● **Activity**: Reproduce, with no edits, the line that contains "young present: 0%" and all the lines that follow it, ending with the last line of the records.

§

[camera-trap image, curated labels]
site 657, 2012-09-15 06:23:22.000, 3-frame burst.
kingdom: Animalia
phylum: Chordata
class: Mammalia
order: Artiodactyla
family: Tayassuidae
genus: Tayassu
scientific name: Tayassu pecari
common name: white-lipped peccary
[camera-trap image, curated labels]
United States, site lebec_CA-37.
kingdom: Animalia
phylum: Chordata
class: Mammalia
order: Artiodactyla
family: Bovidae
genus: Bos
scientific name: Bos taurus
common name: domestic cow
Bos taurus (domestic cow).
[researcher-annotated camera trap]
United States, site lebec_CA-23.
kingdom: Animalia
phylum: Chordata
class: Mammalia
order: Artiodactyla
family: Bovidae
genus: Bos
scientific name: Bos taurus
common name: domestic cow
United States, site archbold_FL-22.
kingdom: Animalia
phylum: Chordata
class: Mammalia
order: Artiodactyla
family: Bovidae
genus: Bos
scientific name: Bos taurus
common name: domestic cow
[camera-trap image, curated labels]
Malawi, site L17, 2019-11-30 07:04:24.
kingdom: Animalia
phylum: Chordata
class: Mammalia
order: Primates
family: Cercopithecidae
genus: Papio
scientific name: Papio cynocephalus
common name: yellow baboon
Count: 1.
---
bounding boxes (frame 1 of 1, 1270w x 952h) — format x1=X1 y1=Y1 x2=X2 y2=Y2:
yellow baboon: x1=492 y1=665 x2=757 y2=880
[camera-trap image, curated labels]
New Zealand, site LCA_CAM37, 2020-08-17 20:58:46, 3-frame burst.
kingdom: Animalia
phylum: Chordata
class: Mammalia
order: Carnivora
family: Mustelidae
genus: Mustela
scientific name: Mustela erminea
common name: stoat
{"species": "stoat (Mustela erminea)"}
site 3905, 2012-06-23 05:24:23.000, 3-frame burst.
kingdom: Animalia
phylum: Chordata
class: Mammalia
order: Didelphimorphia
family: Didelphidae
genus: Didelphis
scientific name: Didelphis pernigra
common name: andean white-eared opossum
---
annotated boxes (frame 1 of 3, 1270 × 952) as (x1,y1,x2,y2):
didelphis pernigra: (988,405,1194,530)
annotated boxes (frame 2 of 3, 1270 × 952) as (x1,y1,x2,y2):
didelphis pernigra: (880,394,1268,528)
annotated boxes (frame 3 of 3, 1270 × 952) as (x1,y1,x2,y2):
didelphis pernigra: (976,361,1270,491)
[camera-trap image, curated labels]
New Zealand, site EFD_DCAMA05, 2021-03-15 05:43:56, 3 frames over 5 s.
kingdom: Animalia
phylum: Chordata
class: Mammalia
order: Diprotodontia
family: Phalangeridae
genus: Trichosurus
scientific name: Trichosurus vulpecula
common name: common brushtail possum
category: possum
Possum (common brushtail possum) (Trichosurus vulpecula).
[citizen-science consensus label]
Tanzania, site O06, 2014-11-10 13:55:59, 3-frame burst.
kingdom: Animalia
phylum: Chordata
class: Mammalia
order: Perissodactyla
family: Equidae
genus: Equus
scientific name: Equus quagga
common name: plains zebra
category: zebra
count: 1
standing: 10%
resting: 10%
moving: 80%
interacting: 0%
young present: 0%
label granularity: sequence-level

§

● **Response area**:
young present: 0%
label granularity: sequence-level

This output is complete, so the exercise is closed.